Dataset extract
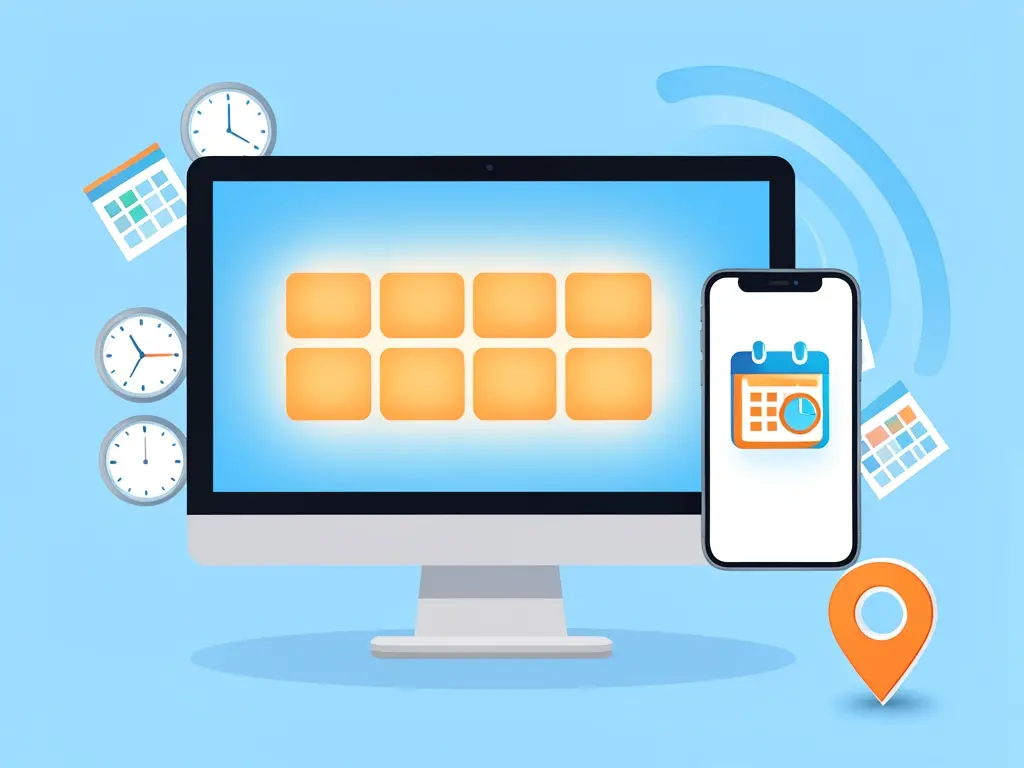 Hãy đặt Lịch Cài Máy Tính ở Tây Ninh Online Từ Xa Theo Thời Gian Bạn Chọn.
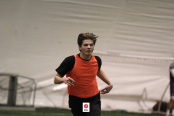 <a href="https://st.getinfootball.com/albums/1092295/6786988730b9e_1920.jpg" target="_blank">Download original</a>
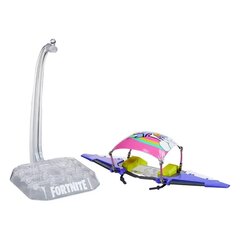 Fortnite Victory Royale 2022 Llamacorn Express hinta ja tiedot | Pelien oheistuotteet | hobbyhall.fi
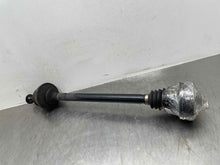 Load image into Gallery viewer, Axle Shaft   2006 - NW564592
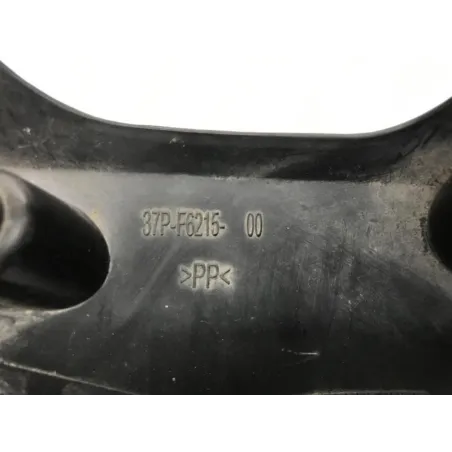 Cache guidon arriere YAMAHA YPR 125 2010-2013 XMAX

The task
Take the line that contains "Load image into" and all lines after it to the end of the material above, and copy them verbatim without any images.

Result of this exercise
 Load image into Gallery viewer, Axle Shaft   2006 - NW564592
 Cache guidon arriere YAMAHA YPR 125 2010-2013 XMAX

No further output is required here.